7 Threats to Validity

This section analyzes the factors that may threaten the validity of our results.

Internal validity concerns the relation between theory and observations. In this paper, they could be due to measurement errors reported during the experimentations. That is the reason why we did several experiments and we tried to reduce as much as possible external factors as explained in our experimental protocol in Sect. 6.2. We also performed our experiments on a crowd of emulated devices equipped with real mobile apps, instead of a simulation, to reduce the threats that could be due to an integration of the proposed approach in a real mobile crowdsourcing app or platform.

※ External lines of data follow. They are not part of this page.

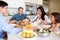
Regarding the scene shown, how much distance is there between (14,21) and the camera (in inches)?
53.4

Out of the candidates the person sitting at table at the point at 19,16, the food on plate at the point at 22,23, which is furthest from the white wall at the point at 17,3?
the food on plate at the point at 22,23

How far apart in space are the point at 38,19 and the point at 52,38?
0.39m

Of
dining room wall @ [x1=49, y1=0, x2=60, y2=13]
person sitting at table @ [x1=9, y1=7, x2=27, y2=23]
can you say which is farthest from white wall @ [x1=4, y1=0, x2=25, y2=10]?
dining room wall @ [x1=49, y1=0, x2=60, y2=13]

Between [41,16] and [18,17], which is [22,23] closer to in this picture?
[18,17]

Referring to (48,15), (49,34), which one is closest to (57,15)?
(48,15)

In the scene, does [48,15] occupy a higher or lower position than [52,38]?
higher

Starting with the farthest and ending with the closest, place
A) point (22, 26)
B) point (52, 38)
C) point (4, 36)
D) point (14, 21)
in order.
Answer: point (14, 21), point (22, 26), point (4, 36), point (52, 38)

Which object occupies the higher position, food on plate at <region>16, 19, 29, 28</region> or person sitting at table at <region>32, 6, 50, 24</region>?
person sitting at table at <region>32, 6, 50, 24</region>

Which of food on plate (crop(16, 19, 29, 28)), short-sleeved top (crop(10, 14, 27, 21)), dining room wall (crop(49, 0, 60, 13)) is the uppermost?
dining room wall (crop(49, 0, 60, 13))

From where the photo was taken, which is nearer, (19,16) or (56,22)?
(56,22)

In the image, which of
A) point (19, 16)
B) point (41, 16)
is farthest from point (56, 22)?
point (19, 16)

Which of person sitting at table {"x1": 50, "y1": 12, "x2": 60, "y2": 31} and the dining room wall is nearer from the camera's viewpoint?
person sitting at table {"x1": 50, "y1": 12, "x2": 60, "y2": 31}

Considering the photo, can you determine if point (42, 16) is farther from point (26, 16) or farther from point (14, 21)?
point (14, 21)

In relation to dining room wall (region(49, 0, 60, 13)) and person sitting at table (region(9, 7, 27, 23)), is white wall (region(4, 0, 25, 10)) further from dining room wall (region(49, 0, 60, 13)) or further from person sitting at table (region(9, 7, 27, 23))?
dining room wall (region(49, 0, 60, 13))
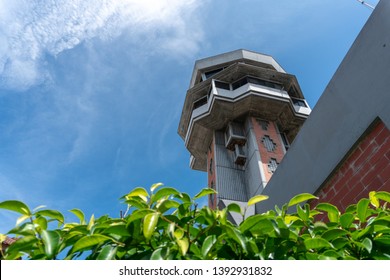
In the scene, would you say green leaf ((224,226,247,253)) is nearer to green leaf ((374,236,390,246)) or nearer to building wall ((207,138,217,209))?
green leaf ((374,236,390,246))

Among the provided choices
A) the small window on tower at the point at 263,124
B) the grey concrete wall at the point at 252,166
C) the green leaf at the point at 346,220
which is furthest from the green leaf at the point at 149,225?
the small window on tower at the point at 263,124

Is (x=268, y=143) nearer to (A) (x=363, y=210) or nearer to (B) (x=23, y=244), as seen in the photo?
(A) (x=363, y=210)

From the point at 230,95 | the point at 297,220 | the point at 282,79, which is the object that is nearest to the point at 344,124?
the point at 297,220

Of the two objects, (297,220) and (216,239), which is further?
(297,220)

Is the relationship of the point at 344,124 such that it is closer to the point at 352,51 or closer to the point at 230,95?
the point at 352,51

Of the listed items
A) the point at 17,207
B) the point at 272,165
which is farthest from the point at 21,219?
the point at 272,165

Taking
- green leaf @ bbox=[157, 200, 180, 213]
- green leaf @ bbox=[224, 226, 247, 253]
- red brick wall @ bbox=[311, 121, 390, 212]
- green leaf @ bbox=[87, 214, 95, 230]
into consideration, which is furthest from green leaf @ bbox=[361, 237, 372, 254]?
red brick wall @ bbox=[311, 121, 390, 212]

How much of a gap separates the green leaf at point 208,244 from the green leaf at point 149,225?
0.19m

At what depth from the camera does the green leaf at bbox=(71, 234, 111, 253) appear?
3.39ft

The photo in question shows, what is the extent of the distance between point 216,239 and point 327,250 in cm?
46

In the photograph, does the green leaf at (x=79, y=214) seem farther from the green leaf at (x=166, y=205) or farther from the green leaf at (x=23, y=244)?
the green leaf at (x=166, y=205)

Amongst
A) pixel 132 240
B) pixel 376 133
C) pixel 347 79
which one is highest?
pixel 347 79
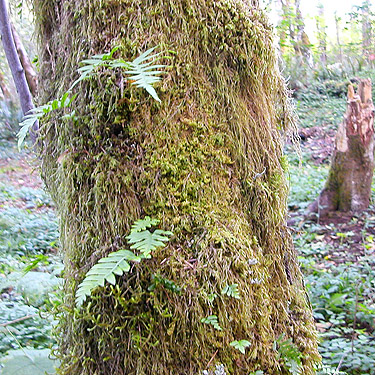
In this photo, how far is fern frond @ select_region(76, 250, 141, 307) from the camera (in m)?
1.19

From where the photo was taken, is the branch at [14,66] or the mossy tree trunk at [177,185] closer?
the mossy tree trunk at [177,185]

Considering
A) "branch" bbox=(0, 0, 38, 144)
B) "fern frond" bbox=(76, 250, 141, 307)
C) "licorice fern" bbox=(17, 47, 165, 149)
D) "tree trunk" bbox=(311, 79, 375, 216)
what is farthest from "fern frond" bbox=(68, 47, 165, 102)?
"tree trunk" bbox=(311, 79, 375, 216)

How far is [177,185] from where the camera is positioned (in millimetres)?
1517

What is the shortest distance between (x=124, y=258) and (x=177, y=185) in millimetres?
389

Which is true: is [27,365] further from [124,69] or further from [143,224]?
[124,69]

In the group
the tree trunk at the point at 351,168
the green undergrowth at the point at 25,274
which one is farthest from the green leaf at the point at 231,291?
the tree trunk at the point at 351,168

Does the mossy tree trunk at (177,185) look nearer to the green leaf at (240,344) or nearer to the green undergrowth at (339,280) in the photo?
the green leaf at (240,344)

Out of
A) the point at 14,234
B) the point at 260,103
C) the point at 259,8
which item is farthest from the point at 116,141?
the point at 14,234

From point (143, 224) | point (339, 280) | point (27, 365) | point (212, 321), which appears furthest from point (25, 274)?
point (339, 280)

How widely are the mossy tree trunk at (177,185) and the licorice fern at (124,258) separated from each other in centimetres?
8

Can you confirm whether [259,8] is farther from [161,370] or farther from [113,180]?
[161,370]

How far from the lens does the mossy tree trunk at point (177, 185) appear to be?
1.34 m

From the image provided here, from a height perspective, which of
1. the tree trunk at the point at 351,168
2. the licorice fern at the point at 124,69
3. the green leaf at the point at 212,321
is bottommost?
the tree trunk at the point at 351,168

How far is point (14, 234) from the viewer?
5996 mm
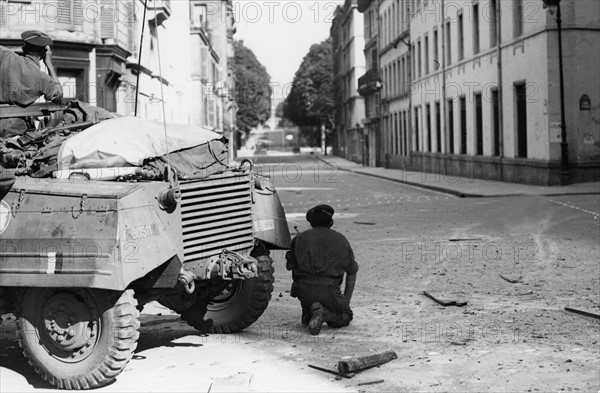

External validity relates to the possibility to generalize our findings. We believe that further validations should be done on different mobile crowdsourcing apps and with different configurations to broaden our understanding of the impact of LPPMs on the privacy of workers. Thus, we are not assuming that our results can be used to generalize the impact of a specific LPPM on privacy. However, we believe that this paper contributes to prove that there is a clear positive impact for the privacy threats we considered.

Reliability validity focuses on the possibility of replicating our experiments and results. We attempt to provide all the necessary details to replicate our study and our analysis. Furthermore, the reference implementation of Fougere, the input datasets, case studies and testing environment are made available online to leverage its reproduction by the research community.

Construct validity has been covered by considering the convergent validity of privacy and utility properties. We observed that these two properties are related in practice, as the application of LPPMs tends to decrease the utility of the crowdsourced dataset. This observation calls for the identification of a privacy and utility trade-off in the context of mobile crowdsourcing systems, as acknowledged by [5].

Conclusion validity refers to the correctness of the conclusions reached in this paper. The empirical evaluation we reported confirms our initial assumption that a priori anonymization techniques can be used to leverage the privacy of workers. We were also careful with our conclusion with regards to the impact on the utility of crowdsourced dataset.

8 Conclusion

Mobile crowdsourcing apps and platforms are more and more challenged to protect their workers’ privacy. To address this challenge, we introduce Fougere to increase worker’s privacy in mobile crowdsourcing systems. Fougere operates a system-level service that collaborates with a mobile crowdsourcing app to declare SPI and delegate the dissemination of crowdsourced data by leveraging the physical proximity of workers. This opportunistic dissemination scheme is complemented by the integration of LPPMs that can be configured by the workers, independently of the installed mobile crowdsourcing apps.

Finally, we consider the deployment of Fougere in a realistic Android environment by emulating a crowd of \(15\) mobile devices hosting different versions of MobiPerf and Fougere to assess our contribution. We show that Fougere succeeds to improve the workers’ privacy by defeating location privacy attacks implemented by the \({\text {LPM}^2}\) toolkit.